Dans chaque université allemande plusieurs professeurs étaient en concurrence pour chaque branche d’enseignement; ainsi, les maîtres avaient eux-mêmes de l’émulation, intéressés qu’ils étaient à l’emporter les uns sur les autres, en attirant un plus grand nombre d’écoliers. Ceux qui se destinaient à telle ou telle carrière en particulier, la médecine, le droit, etc., se trouvaient naturellement appelés à s’instruire sur d’autres sujets; et de là vient l’universalité de connaissances que l’on remarque dans presque tous les hommes instruits de l’Allemagne. Les universités possédaient des biens en propre, comme le clergé; elles avaient une juridiction à elles; et c’est une belle idée de nos pères que d’avoir rendu les établissements d’éducation tout à fait libres. L’âge mûr peut se soumettre aux circonstances; mais à l’entrée de la vie, au moins, le jeune homme doit puiser ses idées dans une source non altérée.

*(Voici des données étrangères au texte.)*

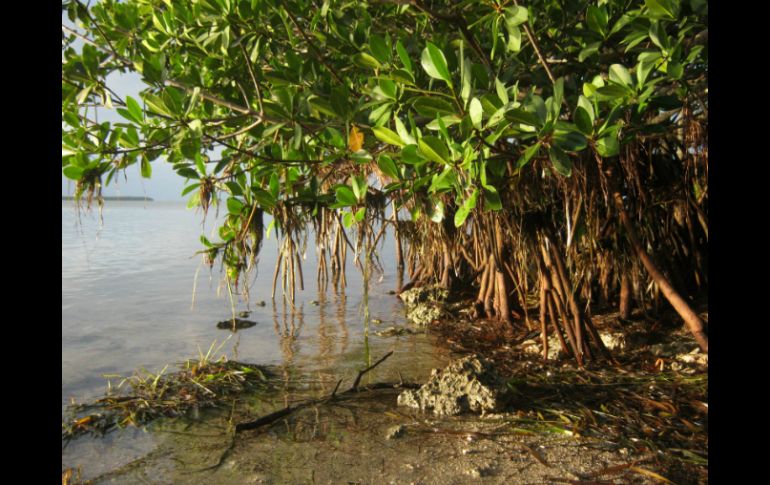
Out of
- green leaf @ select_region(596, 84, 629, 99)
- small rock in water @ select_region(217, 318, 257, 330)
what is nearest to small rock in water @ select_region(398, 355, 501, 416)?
green leaf @ select_region(596, 84, 629, 99)

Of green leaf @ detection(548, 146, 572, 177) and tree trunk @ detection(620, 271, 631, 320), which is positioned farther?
tree trunk @ detection(620, 271, 631, 320)

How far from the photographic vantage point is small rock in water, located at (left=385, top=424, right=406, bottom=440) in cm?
217

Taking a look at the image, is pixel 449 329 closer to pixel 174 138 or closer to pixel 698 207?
pixel 698 207

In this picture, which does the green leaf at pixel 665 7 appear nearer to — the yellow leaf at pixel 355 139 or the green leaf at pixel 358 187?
the yellow leaf at pixel 355 139

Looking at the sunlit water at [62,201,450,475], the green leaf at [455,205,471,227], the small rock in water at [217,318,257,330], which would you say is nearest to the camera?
the green leaf at [455,205,471,227]

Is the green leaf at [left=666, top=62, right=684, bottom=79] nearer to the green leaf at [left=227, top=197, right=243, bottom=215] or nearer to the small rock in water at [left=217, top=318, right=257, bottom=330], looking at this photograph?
the green leaf at [left=227, top=197, right=243, bottom=215]

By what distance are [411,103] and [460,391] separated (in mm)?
1352

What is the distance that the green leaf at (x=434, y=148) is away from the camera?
165 centimetres

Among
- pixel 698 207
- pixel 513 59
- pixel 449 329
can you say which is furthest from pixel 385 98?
pixel 449 329

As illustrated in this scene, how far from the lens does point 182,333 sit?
4.46 meters

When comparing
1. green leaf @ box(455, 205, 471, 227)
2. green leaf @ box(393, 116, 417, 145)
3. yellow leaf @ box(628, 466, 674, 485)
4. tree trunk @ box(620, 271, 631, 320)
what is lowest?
yellow leaf @ box(628, 466, 674, 485)

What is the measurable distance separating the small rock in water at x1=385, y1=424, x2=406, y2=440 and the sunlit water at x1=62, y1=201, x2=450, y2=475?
834 mm

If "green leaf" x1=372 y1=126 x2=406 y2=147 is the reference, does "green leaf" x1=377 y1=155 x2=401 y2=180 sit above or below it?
below

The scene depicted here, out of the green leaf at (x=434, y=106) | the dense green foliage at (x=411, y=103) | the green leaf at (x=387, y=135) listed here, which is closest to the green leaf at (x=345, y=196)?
the dense green foliage at (x=411, y=103)
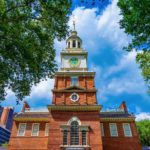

L’étude des langues, qui fait la base de l’instruction en Allemagne, est beaucoup plus favorable aux progrès des facultés dans l’enfance, que celles des mathématiques ou des sciences physiques. Pascal, ce grand géomètre, dont la pensée profonde planait sur la science dont il s’occupait spécialement, comme sur toutes les autres, a reconnu lui-même les défauts inséparables des esprits formés d’abord par les mathématiques: cette étude, dans le premier âge, n’exerce que le mécanisme de l’intelligence; les enfants que l’on occupe de si bonne heure à calculer, perdent toute cette sève de l’imagination, alors si belle et si féconde, et n’acquièrent point à la place une justesse d’esprit transcendante: car l’arithmétique et l’algèbre se bornent à nous apprendre de mille manières des propositions toujours identiques. Les problèmes de la vie sont plus compliqués; aucun n’est positif, aucun n’est absolu: il faut deviner, il faut choisir, à l’aide d’aperçus et de suppositions qui n’ont aucun rapport avec la marche infaillible du calcul.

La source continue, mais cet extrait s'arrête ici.